• **What is required**:
Copy each line of the data below with the word "solar".

• **The input**:
————————

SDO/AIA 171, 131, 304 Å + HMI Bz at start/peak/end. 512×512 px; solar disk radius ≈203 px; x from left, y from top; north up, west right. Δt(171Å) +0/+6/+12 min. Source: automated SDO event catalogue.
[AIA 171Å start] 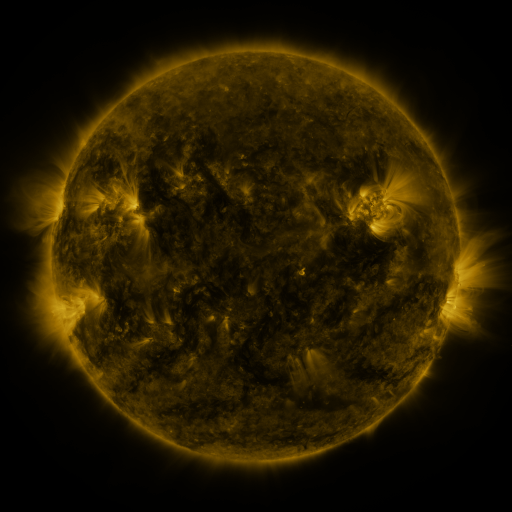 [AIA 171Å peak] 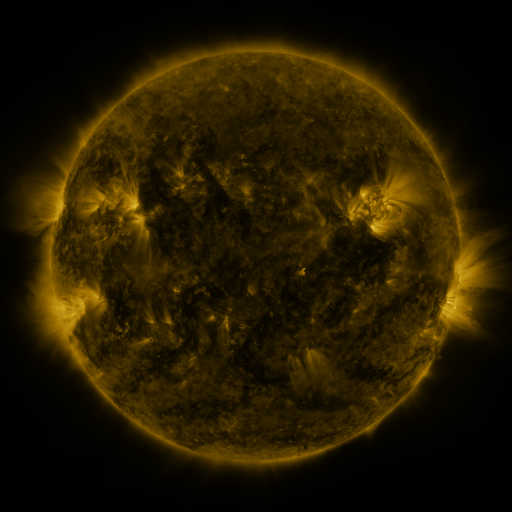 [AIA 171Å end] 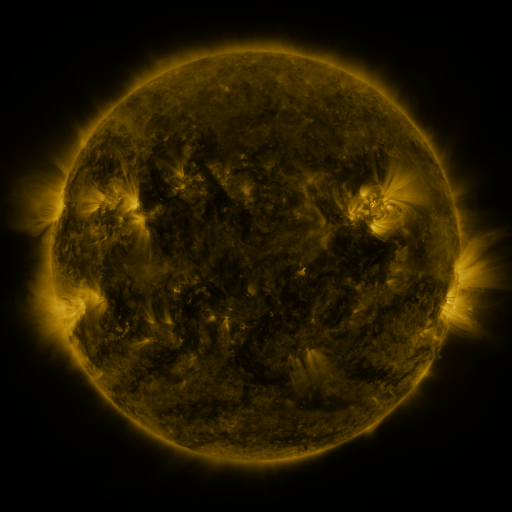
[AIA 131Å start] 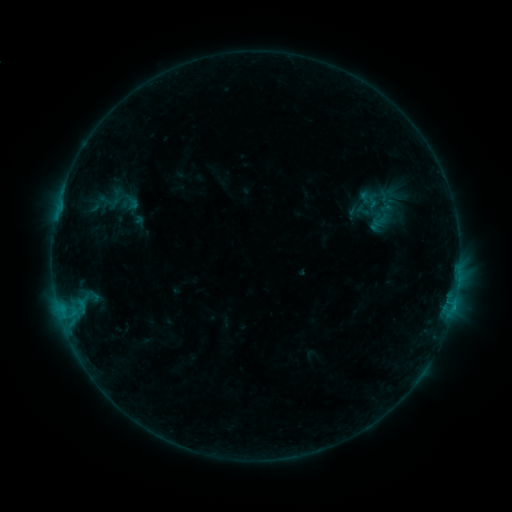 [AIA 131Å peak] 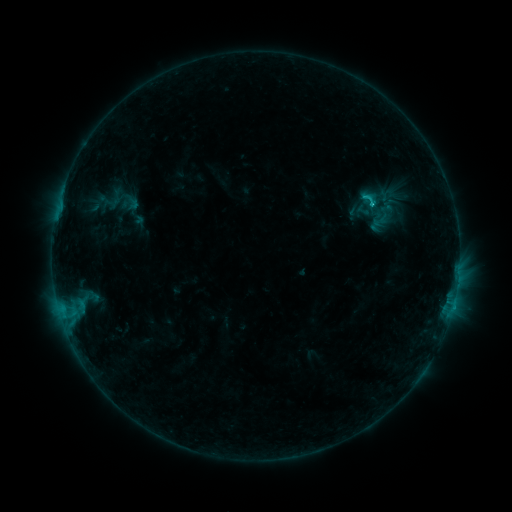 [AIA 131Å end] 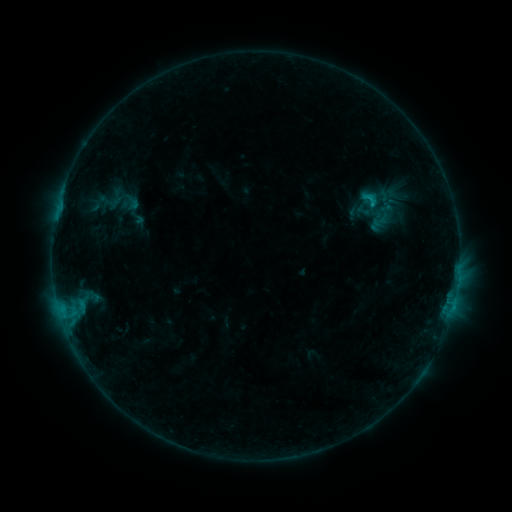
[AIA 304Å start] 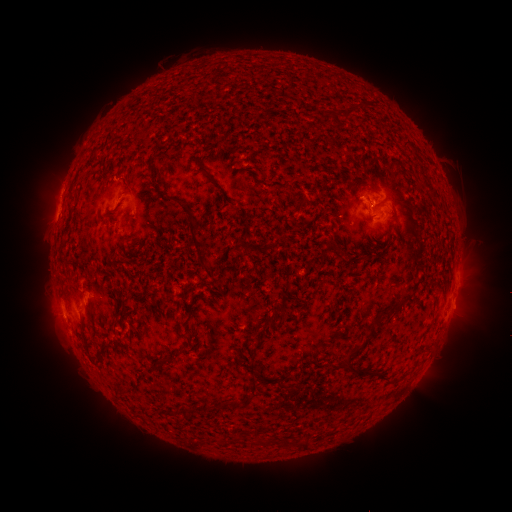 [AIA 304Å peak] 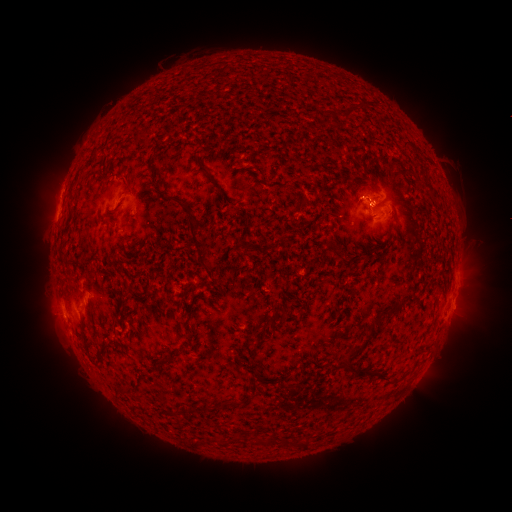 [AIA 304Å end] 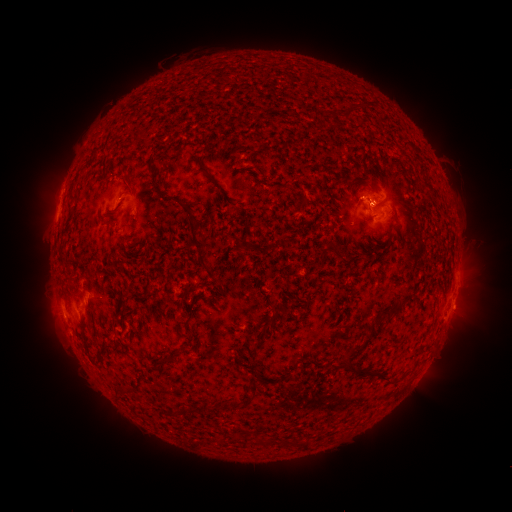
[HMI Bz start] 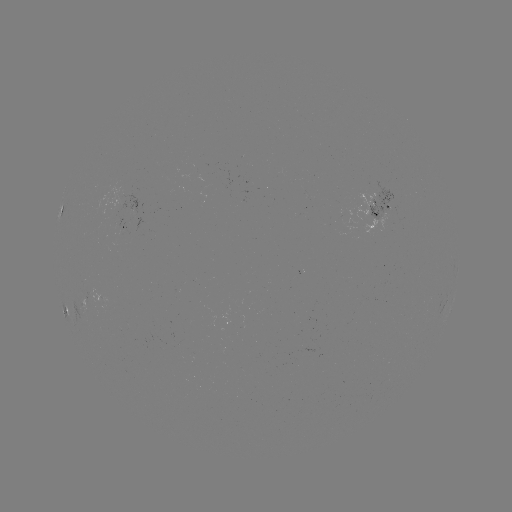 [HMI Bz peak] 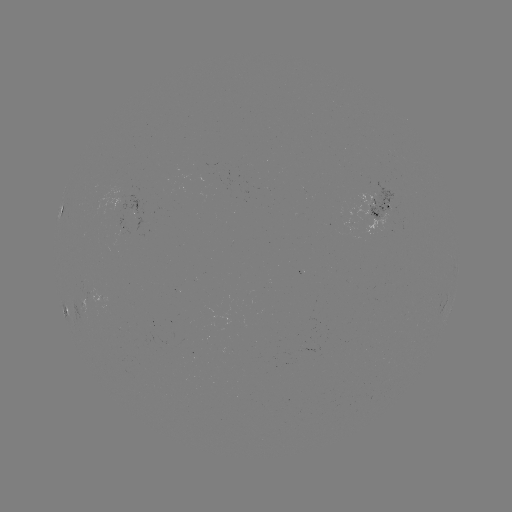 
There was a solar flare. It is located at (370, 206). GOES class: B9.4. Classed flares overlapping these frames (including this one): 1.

————————

• **Solution to this problem**:
SDO/AIA 171, 131, 304 Å + HMI Bz at start/peak/end. 512×512 px; solar disk radius ≈203 px; x from left, y from top; north up, west right. Δt(171Å) +0/+6/+12 min. Source: automated SDO event catalogue.
There was a solar flare. It is located at (370, 206). GOES class: B9.4. Classed flares overlapping these frames (including this one): 1.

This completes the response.